Former studies have shown that parasite load is inversely related to the duration of the lesion [62,63,64]. Lesion parasite paucity lowers the possibility of finding amastigotes in smear slides (currently the gold standard in Ecuador). Therefore, the longer health-seeking delay in the Amazon might influence CL test accuracy and we recommend the evaluation of smear slide microscopy in the Amazon. In addition to the lesion type, number, and body location of skin lesions, this study might have included the diameter, the aspect (wet or dry), and smell which could have differed per region and or impacted health-seeking delay.

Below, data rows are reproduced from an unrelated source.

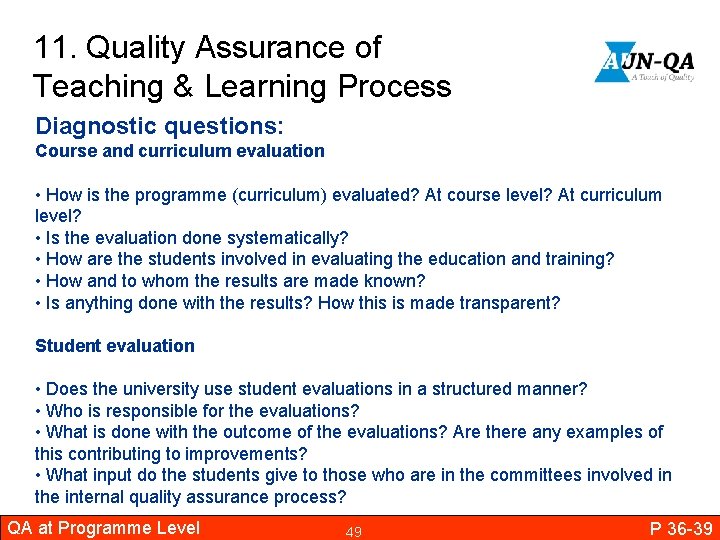 11. Quality Assurance of Teaching & Learning Process

AUN-QA
A Touch of Quality

Diagnostic questions:
Course and curriculum evaluation

• How is the programme (curriculum) evaluated? At course level? At curriculum level?
• Is the evaluation done systematically?
• How are the students involved in evaluating the education and training?
• How and to whom the results are made known?
• Is anything done with the results? How this is made transparent?

Student evaluation

• Does the university use student evaluations in a structured manner?
• Who is responsible for the evaluations?
• What is done with the outcome of the evaluations? Are there any examples of this contributing to improvements?
• What input do the students give to those who are in the committees involved in the internal quality assurance process?

QA at Programme Level 49 P 36-39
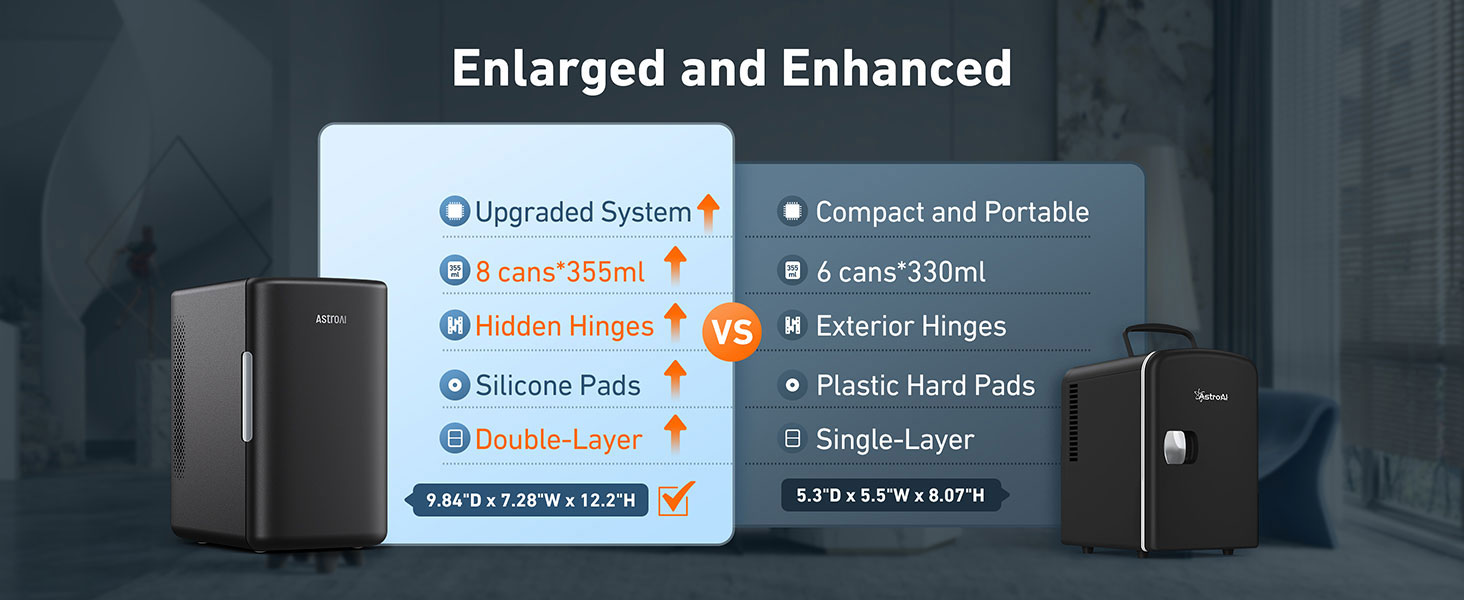 Enlarged and Enhanced

AstroAI

Upgraded System

355 ml 8 cans*355ml

Hidden Hinges

Silicone Pads

Double-Layer

9.84"D x 7.28"W x 12.2"H

VS

Compact and Portable

355 ml 6 cans*330ml

Exterior Hinges

Plastic Hard Pads

Single-Layer

5.3"D x 5.5"W x 8.07"H

AstroAI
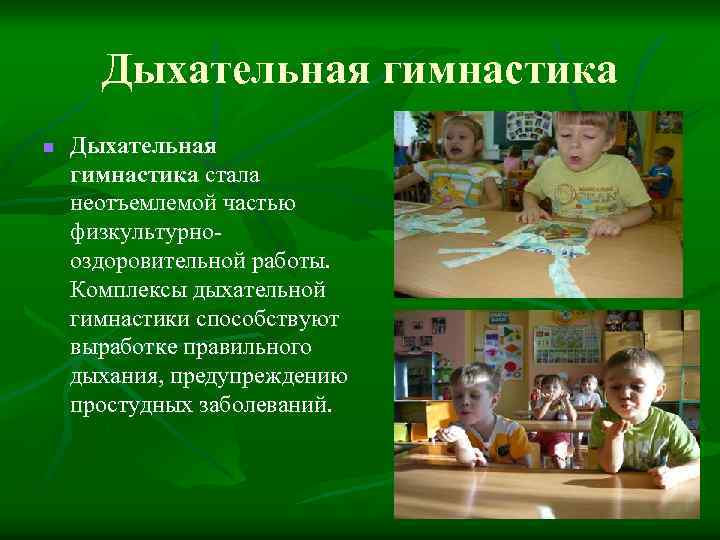 Дыхательная гимнастика

Дыхательная гимнастика стала неотъемлемой частью физкультурно-оздоровительной работы. Комплексы дыхательной гимнастики способствуют выработке правильного дыхания, предупреждению простудных заболеваний.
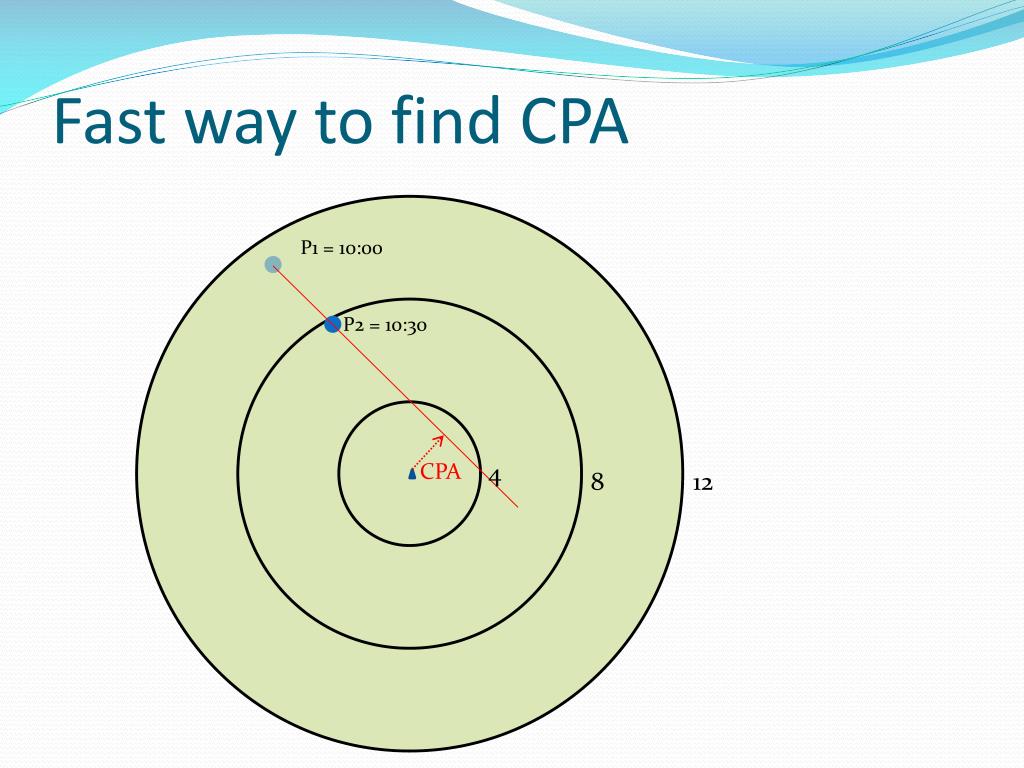 Fast way to find CPA

P1 = 10:00

P2 = 10:30

CPA

4

8

12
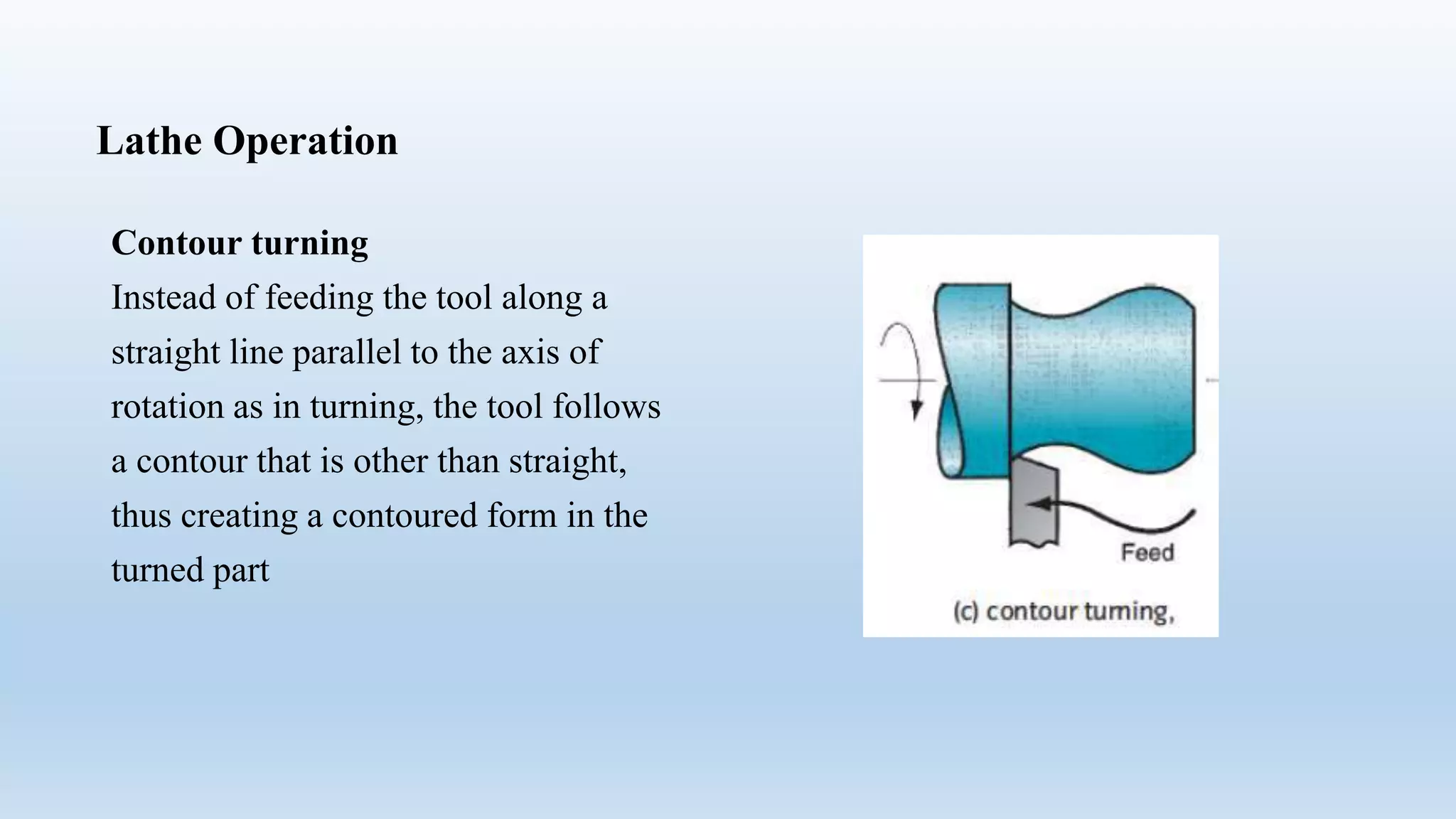 Lathe Operation

Contour turning

Instead of feeding the tool along a straight line parallel to the axis of rotation as in turning, the tool follows a contour that is other than straight, thus creating a contoured form in the turned part

Feed

(c) contour turning,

As this study included patients without restrictions from both private and public health centers from main Ecuadorian CL clusters providing free CL treatment, we consider that the results may be generalizable for the CL patient population of included areas and in a lower degree for the entire country.

Conclusion

Our study on 245 confirmed Ecuadorian CL patients, including the causative species determination in 135 samples, shows a sustained low prevalence of L. braziliensis in the Pacific region. Additionally, it discovers the presence of L. guyanensis in the Napo, Pastaza, and Morona Santiago provinces, L. braziliensis in the Imbabura province, and L. lainsoni in the Pichincha, Napo, Pastaza, and Morona Santiago provinces. The longer health-seeking delay and a genetically different L. guyanensis subclade in the Amazon compared to the Pacific region reveal the need for region-specific analysis of CL test accuracy. Prolonged health-seeking delay was associated with older age, Amerindian ethnicity, infection at lower altitudes, non-ulcerative lesions, and lesions on the lower limbs which possibly result from limited access to health care and stigma. We recommend larger studies on the distribution of Leishmania species in Amazon CL cases and regional studies of determinants of health-seeking delay.